Томаша удивляло то, что никто за ним не гонится, даже собственная его дочка. Достаточно было сбежать по лестнице, чтобы оставить всех за собой, и вот тут его будто током ударило: раз его отпустили, не означает ли это то, что пути к бегству нет. Через подвальное окошко ему не протиснуться. Он поглядел на влажную от крови плетку — а если его отбросить, познать преображение, быть как те, самое большее, кровяным тельцем в жилах Святого Вроцлава? Нет. Ведь Михал умер.

Подвал, пускай и измененный, ничем не отличался от подвалов семидесятых лет с клетушками метр на два. Даже деревянные двери были черными.
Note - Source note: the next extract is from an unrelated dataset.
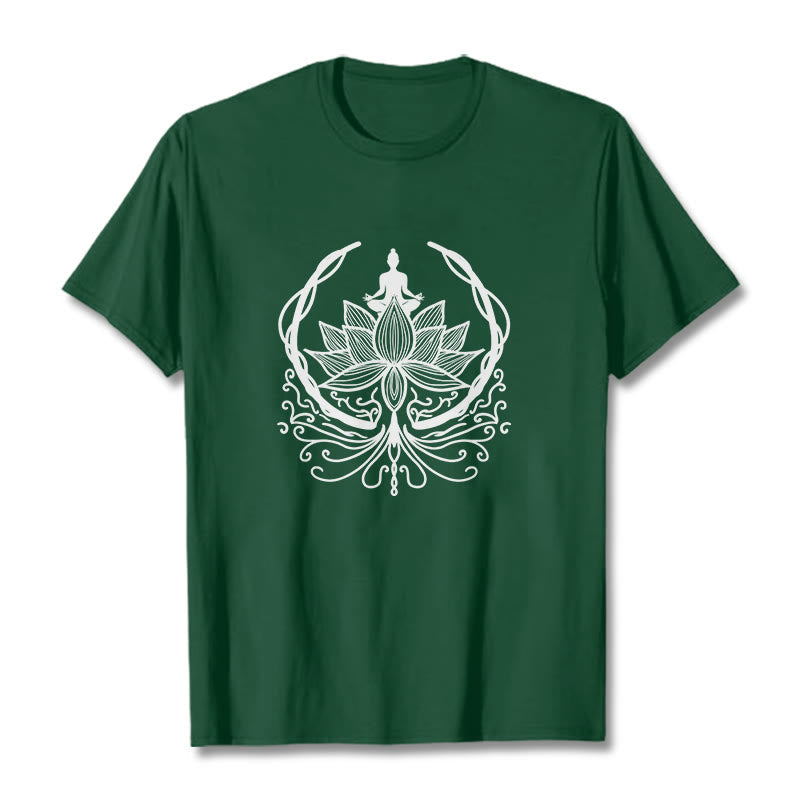Nimara Ritual Meditation Buddha Seated Inside A Lotus Flower Tee T-shirt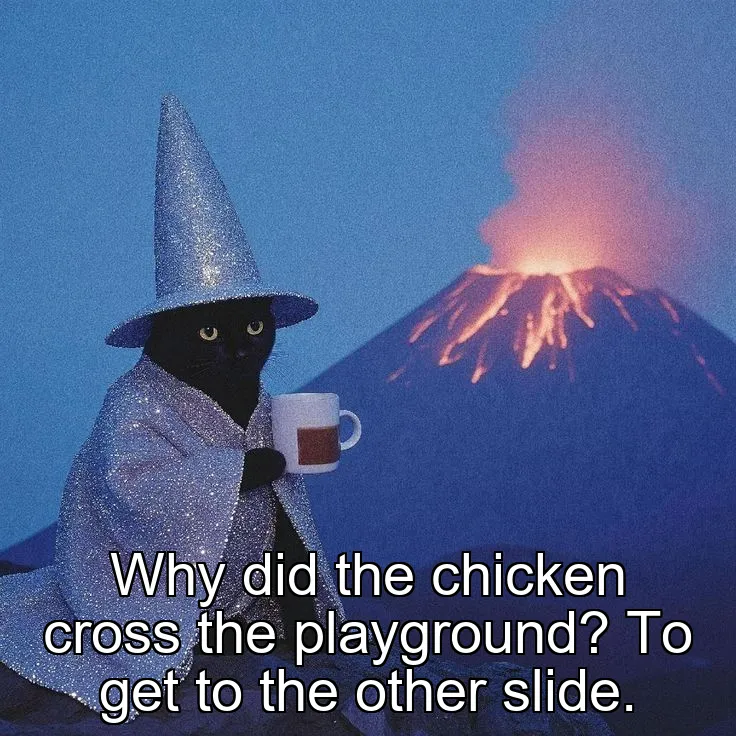 Why did the chicken cross the playground? To get to the other slide.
Томаш присветил фонарем и рассмеялся — хотя от этого было больно, а может, именно потому. Весь жилмассив, возможно, и преобразился, но за черными дверями, в окружении черных стен, на черном полу и под черным потолком находилось знакомое барахло: коробки, банки, связки газет, мебельные стенки, которые жалко выкинуть просто так, ящики из-под телевизоров, лампы и абажуры все в паутине; выходит, на этом свете существуют неизменные вещи. Так что Томаш хохотал и безжалостно лупил себя плеткой.